(Data entries)
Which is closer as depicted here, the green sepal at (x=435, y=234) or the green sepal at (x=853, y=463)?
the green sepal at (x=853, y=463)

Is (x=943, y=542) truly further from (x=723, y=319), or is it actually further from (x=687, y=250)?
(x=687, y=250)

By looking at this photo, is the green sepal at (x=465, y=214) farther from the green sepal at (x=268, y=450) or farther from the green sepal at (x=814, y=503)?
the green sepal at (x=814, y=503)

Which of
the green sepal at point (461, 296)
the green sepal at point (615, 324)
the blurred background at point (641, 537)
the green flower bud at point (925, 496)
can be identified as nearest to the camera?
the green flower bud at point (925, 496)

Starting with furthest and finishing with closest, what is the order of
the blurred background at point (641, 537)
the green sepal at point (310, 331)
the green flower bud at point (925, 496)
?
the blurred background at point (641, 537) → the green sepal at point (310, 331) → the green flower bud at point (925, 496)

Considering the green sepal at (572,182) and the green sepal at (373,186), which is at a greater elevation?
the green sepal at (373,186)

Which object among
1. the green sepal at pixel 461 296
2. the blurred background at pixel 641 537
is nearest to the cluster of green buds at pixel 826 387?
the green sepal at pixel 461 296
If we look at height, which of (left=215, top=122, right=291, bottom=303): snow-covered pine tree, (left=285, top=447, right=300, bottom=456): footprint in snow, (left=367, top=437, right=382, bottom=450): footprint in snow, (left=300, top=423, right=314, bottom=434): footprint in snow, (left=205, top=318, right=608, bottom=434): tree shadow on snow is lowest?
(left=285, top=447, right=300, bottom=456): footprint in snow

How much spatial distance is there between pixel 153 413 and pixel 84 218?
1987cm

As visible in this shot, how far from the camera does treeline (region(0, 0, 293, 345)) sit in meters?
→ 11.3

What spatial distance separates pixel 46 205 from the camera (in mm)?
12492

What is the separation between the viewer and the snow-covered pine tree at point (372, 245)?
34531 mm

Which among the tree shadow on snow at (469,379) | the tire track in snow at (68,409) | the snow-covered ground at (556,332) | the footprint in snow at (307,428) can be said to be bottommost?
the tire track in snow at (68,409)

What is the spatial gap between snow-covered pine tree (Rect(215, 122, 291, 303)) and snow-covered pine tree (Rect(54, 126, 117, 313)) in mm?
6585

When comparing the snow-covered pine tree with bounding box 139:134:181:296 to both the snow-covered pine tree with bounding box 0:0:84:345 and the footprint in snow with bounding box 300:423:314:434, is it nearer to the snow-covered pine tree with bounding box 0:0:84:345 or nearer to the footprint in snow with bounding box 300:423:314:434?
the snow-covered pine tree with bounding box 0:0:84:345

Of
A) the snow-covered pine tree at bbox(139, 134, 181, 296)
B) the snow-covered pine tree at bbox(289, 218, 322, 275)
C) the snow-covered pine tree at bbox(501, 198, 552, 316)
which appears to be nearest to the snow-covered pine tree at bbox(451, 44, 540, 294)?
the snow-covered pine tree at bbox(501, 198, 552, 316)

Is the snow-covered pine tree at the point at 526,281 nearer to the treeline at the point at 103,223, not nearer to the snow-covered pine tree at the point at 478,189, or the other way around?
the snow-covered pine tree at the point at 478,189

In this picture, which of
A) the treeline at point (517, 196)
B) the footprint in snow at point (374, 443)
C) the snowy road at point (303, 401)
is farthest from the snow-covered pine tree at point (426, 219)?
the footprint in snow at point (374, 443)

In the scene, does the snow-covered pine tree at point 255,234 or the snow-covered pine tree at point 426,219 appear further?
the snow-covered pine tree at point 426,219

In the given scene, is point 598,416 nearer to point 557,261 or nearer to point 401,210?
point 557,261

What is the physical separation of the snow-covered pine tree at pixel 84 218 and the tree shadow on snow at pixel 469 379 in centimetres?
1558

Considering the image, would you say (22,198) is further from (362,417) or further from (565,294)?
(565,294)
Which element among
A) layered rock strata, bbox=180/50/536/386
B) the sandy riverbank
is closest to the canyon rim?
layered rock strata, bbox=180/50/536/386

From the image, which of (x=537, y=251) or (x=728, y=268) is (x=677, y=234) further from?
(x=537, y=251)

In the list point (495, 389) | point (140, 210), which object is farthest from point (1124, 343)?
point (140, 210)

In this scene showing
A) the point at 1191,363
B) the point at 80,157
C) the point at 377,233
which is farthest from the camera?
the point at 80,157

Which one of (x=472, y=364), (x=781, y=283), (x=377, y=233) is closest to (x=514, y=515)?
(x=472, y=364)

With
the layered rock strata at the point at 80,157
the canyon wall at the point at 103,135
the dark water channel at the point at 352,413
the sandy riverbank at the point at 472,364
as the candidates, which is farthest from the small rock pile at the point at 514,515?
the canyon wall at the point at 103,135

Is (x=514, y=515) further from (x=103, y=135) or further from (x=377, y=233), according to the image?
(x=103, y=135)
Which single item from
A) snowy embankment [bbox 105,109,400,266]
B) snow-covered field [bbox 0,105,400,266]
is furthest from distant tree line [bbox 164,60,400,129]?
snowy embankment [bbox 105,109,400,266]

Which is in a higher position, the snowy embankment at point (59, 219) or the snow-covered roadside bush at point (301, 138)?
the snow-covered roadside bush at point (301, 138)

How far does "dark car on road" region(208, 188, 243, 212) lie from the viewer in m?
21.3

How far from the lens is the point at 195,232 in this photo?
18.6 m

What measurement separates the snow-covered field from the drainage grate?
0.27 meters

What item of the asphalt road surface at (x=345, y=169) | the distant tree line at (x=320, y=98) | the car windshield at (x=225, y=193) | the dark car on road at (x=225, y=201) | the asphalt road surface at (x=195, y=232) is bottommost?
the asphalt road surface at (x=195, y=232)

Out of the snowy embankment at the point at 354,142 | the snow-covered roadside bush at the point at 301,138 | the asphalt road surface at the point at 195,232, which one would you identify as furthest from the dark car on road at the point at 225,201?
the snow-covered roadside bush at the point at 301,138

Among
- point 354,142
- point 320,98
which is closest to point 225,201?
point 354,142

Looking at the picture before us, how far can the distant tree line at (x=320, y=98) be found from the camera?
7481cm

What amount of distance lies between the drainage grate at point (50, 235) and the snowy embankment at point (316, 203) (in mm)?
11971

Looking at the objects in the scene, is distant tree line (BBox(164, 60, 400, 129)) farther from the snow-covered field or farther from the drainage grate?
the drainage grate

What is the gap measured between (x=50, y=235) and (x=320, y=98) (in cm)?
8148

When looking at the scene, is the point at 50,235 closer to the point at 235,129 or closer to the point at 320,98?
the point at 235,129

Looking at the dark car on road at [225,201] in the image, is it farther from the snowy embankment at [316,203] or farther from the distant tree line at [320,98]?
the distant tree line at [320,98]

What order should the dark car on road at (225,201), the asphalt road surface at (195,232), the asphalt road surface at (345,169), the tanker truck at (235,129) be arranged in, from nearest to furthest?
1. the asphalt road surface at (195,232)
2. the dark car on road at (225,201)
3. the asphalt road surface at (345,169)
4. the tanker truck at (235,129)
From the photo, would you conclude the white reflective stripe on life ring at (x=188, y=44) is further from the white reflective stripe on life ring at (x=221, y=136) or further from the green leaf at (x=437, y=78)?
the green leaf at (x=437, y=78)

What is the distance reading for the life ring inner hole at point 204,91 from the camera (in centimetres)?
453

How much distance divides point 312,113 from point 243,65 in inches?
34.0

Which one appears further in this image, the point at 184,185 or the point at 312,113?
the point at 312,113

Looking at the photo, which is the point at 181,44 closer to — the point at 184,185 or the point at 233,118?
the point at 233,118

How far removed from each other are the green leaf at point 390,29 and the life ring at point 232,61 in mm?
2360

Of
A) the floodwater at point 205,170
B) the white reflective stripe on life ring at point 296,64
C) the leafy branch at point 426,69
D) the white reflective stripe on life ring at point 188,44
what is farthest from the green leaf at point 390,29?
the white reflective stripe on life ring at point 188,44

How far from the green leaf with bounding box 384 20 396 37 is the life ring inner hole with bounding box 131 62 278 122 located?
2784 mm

Problem requirements :: Extract, exactly as they appear, the lines from the one containing "Looking at the objects" through the final line.

Response to the exercise ::
Looking at the objects in the scene, is distant tree line (BBox(164, 60, 400, 129)) farther from the snow-covered field or farther from the drainage grate?
the drainage grate

What is the gap measured between (x=50, y=235) and (x=320, y=98) (in cm)?
8148

When looking at the scene, is the point at 50,235 closer to the point at 235,129 or closer to the point at 320,98?
the point at 235,129

Looking at the dark car on road at [225,201] in the image, is it farther from the snowy embankment at [316,203] or farther from the distant tree line at [320,98]?
the distant tree line at [320,98]

What order should the dark car on road at (225,201), the asphalt road surface at (195,232), the asphalt road surface at (345,169), the tanker truck at (235,129) be arranged in, from nearest to furthest?
1. the asphalt road surface at (195,232)
2. the dark car on road at (225,201)
3. the asphalt road surface at (345,169)
4. the tanker truck at (235,129)
From the photo, would you conclude the white reflective stripe on life ring at (x=188, y=44) is further from the white reflective stripe on life ring at (x=221, y=136) or further from the green leaf at (x=437, y=78)?
the green leaf at (x=437, y=78)

What is the distance reading for the life ring inner hole at point 204,91 from the camera (in centimetres)?
453

How much distance divides point 312,113 from point 243,65 in inches?
34.0

Which one appears further in this image, the point at 184,185 or the point at 312,113?
the point at 312,113

Looking at the photo, which is the point at 181,44 closer to — the point at 184,185 or the point at 233,118?
the point at 233,118

How far removed from each other are the green leaf at point 390,29 and the life ring at point 232,61 in mm?
2360

Of
A) the floodwater at point 205,170
B) the white reflective stripe on life ring at point 296,64
C) the leafy branch at point 426,69
D) the white reflective stripe on life ring at point 188,44
what is farthest from the green leaf at point 390,29?
the white reflective stripe on life ring at point 188,44

How far from the green leaf with bounding box 384 20 396 37 is the life ring inner hole with bounding box 131 62 278 122 located?
2784 mm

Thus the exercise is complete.